C.S. : Parlez-nous un peu de ces expériences communales.

  • María González : Au Venezuela, comme je l’ai déjà dit, il y a toujours un État bourgeois, avec une structure qui, à certains égards, ressemble à celle de l’État espagnol. Mais en même temps se développent des formes d’organisation populaire qui visent, ou du moins c’est leur horizon, à la construction d’un État communal. Il s’agit de deux formes concurrentes et, bien sûr, le processus est très difficile et contradictoire. D’une part, le gouvernement favorise cette forme d’organisation, mais en même temps, les ennemis de ce projet sont aussi internes et se trouvent dans les institutions elles-mêmes. La lutte est quotidienne, parce que dans le chavisme, dans les institutions, il y a des gens qui n’ont qu’une approche social-démocrate, ne souhaitent pas la construction du socialisme. Il y a même ceux qui défendent l’idée qu’une soi-disant « bourgeoisie révolutionnaire » devrait être soutenue. Ensuite, il y a tous ces militants qui, au contraire, défendent que ce qu’il faut faire, c’est soutenir les communes, qui ont besoin de ressources pour pouvoir gérer. Le projet de la commune est celui de l’autogestion, il s’agit d’avoir le contrôle des ressources et de parier sur un développement socio-productif en fonction des besoins territoriaux de chaque communauté. Cela implique aussi de changer la mentalité des Vénézuéliens, habitués à importer et à vivre de la rente pétrolière et c’est maintenant quand ils regardent la terre en arrière. L’objectif de ceux qui sont en faveur de ce projet est de devenir assez forts pour affronter les vieilles structures de L’État bourgeois.
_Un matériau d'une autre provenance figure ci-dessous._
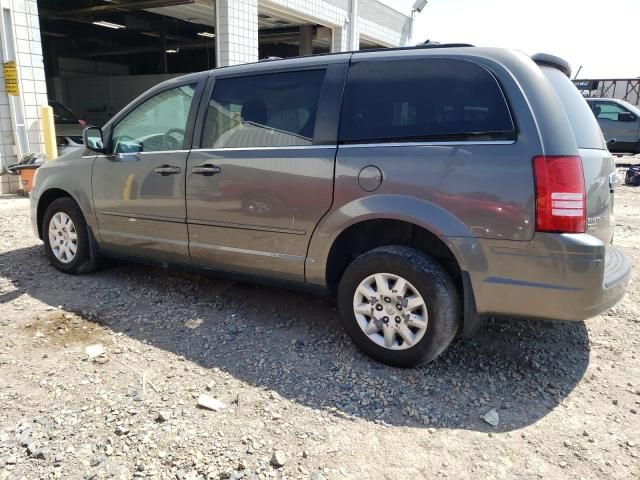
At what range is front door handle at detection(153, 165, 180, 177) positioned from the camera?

C.S. : Et concrètement, que pourriez-vous savoir sur ce travail ?

  • La vérité est que j’ai été impressionné par ces expériences, que nous ne connaissons pas en dehors du Venezuela ou nous qui sommes solidaires du processus. J’ai pu voir comment ils créent ou sont en train d’obtenir des ressources pour démarrer des boulangeries, des magasins ou une banque communale. Tous avec une vision qui n’est pas mercantiliste, mais communautaire, dans laquelle la richesse doit revenir à la communauté pour sa croissance et pour acquérir la souveraineté et l’autonomie gouvernementale. C’est l’une des choses qui ma le plus intéressé de montrer dans notre reportage vidéo.

C.S. : Enfin, quelle impression avez-vous eue de votre voyage sur la capacité des Vénézuéliens à résister à toutes les attaques qu’ils reçoivent, en essayant de continuer le processus bolivarien ?

  • Je n’ai aucun doute sur la capacité de résistance du peuple vénézuélien et j’ai pleinement confiance, avant tout, dans la force des militants de base que nous avons rencontrés. Des gens qui croient vraiment au processus, dont le militantisme est quotidien et qui insistent pour continuer à construire au milieu de tant de difficultés, conscients qu’ils sont un exemple pour le reste du monde mais, surtout, de combien ils jouent dans cette lutte.